Will you write out all the entries below exactly?
>> Begin Given records
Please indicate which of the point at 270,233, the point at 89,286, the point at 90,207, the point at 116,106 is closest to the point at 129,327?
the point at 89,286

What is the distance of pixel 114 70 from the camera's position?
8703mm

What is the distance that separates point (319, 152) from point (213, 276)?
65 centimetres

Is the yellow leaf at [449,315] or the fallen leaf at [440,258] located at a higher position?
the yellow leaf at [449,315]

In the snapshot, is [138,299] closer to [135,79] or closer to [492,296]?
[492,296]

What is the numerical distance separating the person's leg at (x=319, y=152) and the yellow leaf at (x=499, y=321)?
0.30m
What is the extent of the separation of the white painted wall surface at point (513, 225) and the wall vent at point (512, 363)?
>> End Given records
* **Response for this exercise**:
Please indicate which of the point at 270,233, the point at 89,286, the point at 90,207, the point at 116,106 is closest to the point at 129,327?
the point at 89,286

What is the distance of pixel 114 70 from the camera's position?
8703mm

What is the distance that separates point (319, 152) from point (213, 276)?
65 centimetres

Is the yellow leaf at [449,315] or the fallen leaf at [440,258] located at a higher position?
the yellow leaf at [449,315]

In the snapshot, is [138,299] closer to [135,79] or closer to [492,296]?
[492,296]

What is the numerical distance separating the person's leg at (x=319, y=152) and the yellow leaf at (x=499, y=321)?
0.30m
What is the extent of the separation of the white painted wall surface at point (513, 225) and the wall vent at point (512, 363)?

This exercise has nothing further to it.